> _Raw records_
Start

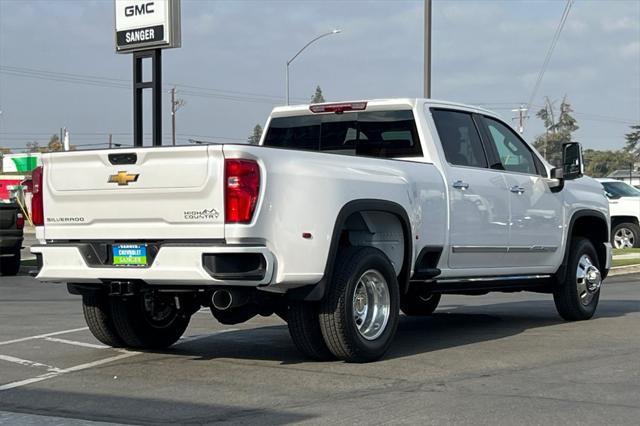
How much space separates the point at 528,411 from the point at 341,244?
2.46 metres

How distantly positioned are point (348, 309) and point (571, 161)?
4.04 metres

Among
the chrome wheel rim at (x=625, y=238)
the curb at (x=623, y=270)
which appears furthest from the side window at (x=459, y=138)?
the chrome wheel rim at (x=625, y=238)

End

> _Problem to solve_
Could you retype all of the material above word for word, leaving out the picture?

> _Expected answer_
How much space separates the point at 528,411 from the point at 341,244?
2.46 metres

How distantly positioned are point (348, 309) and point (571, 161)?
4.04 metres

Among
the chrome wheel rim at (x=625, y=238)
the curb at (x=623, y=270)
which appears furthest from the side window at (x=459, y=138)?
the chrome wheel rim at (x=625, y=238)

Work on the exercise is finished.